Theorem: Let $X$ be a normed space and let $Y$ be a proper dense linear subspace of $X$. Then $Y^*\cong X^*$.
And I believe we need this lemma:
Lemma: Let $X$ be a normed space and let $Y$ be a dense linear subspace of $X$. Let $f\in Y^*$. Then there exists a unique $g\in X^*$ such that $g|_Y=f$ and $\|f\|=\|g\|$.

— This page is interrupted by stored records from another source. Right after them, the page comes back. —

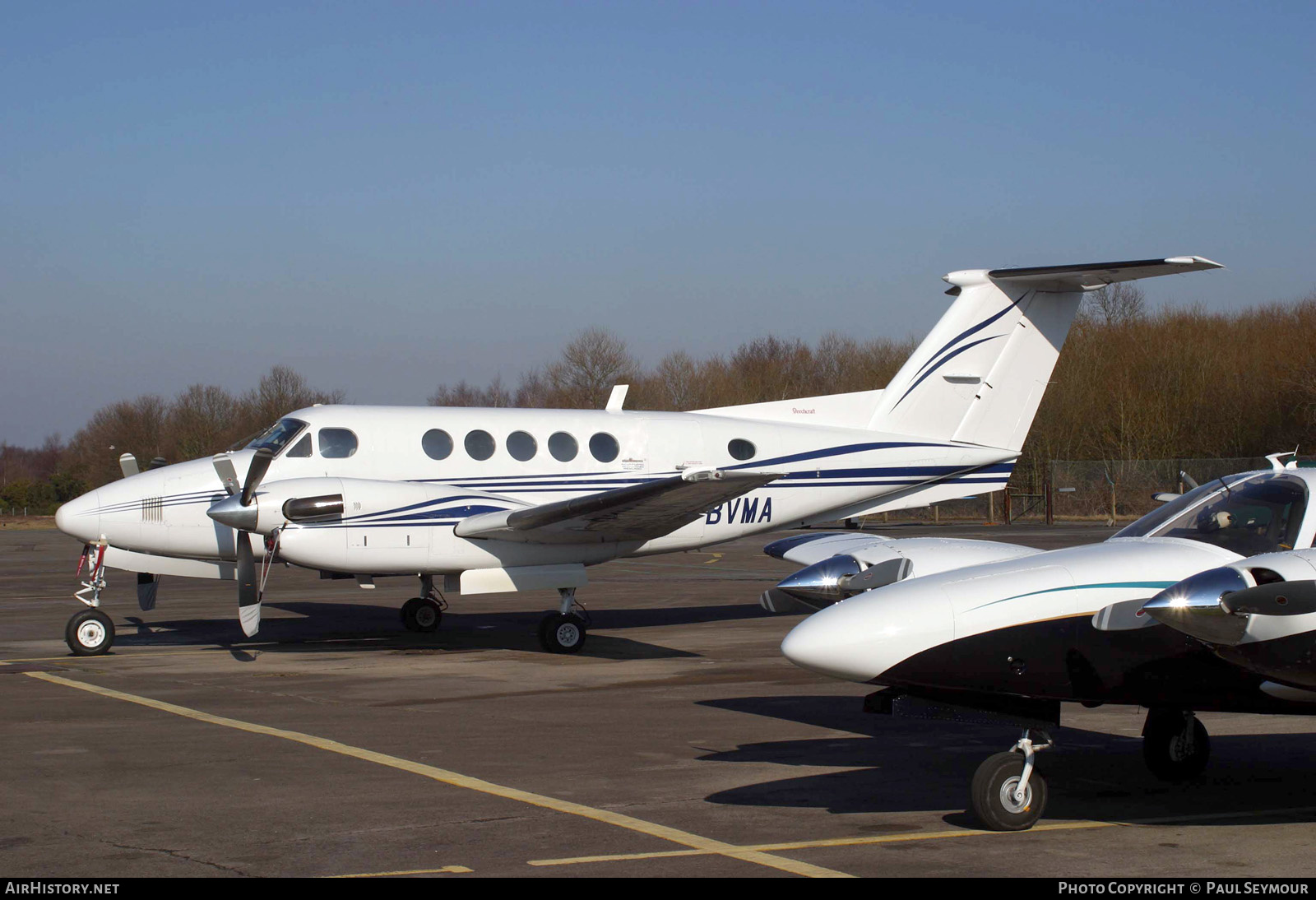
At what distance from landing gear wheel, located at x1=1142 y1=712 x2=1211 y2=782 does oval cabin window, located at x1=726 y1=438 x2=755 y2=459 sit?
29.7 feet

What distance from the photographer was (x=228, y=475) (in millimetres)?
13953

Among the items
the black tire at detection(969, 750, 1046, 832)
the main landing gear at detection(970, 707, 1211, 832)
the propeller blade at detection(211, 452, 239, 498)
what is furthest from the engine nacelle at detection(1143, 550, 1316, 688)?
the propeller blade at detection(211, 452, 239, 498)

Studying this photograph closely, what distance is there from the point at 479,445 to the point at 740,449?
3519mm

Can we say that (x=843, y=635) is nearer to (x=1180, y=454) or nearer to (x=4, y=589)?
(x=4, y=589)

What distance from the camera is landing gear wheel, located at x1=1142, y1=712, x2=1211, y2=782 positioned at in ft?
24.4

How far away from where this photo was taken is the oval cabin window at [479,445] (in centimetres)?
1510

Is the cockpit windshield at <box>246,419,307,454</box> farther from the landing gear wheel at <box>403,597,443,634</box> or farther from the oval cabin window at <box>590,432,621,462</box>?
the oval cabin window at <box>590,432,621,462</box>

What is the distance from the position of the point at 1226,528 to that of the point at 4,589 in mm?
23299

My attempt is : For all $f\in Y^*$, by the lemma above, there exist a unique $g\in X^*$ such that $g|_Y=f$ and $\|f\|=\|g\|$. Define $\phi:Y^*\rightarrow X^*$ by $\phi(f)=g$. Then $\phi$ is well defined since for all $f\in Y^*$, there exist a unique $g\in X^*$ such that $\phi(f)=g$. To show $Y^*\cong X^*$, we only need to show that $\phi:Y^*\rightarrow X^*$ is a surjective linear isometry. Let $f_1,f_2\in Y^*$ and $\alpha\in\mathbb{F}$. Then $f_1+\alpha f_2\in Y^*$ since $Y$ is a linear subspace of $X$. By the lemma above, there exist $g_1,g_2\in X^*$ such that $g_1|_Y=f_1$, $g_2|_Y=f_2$ and $(g_1+\alpha g_2)|_Y=f_1+\alpha f_2$. We have $\phi(f_1+\alpha f_2)=g_1+\alpha g_2=\phi(f_1)+\alpha \phi(f_2)$. Hence, $\phi$ is linear. By the lemma above, there exist a unique $g\in X^*$ such that $\|f\|=\|g\|$. Hence, $\phi$ is an isometry.
How to show $\phi$ is surjective and is my proof of the rest is ok?
Thank you in advance!!
Surjectivity. Consider $g\in X^*$, and $f=g_{\mid Y}, f\in Y^*$, there exists a unique $h\in X^*$ such that $h_{\mid Y}=f=g_{\mid Y}$, this implies that $h=g$ and $h=\phi(f)=g$.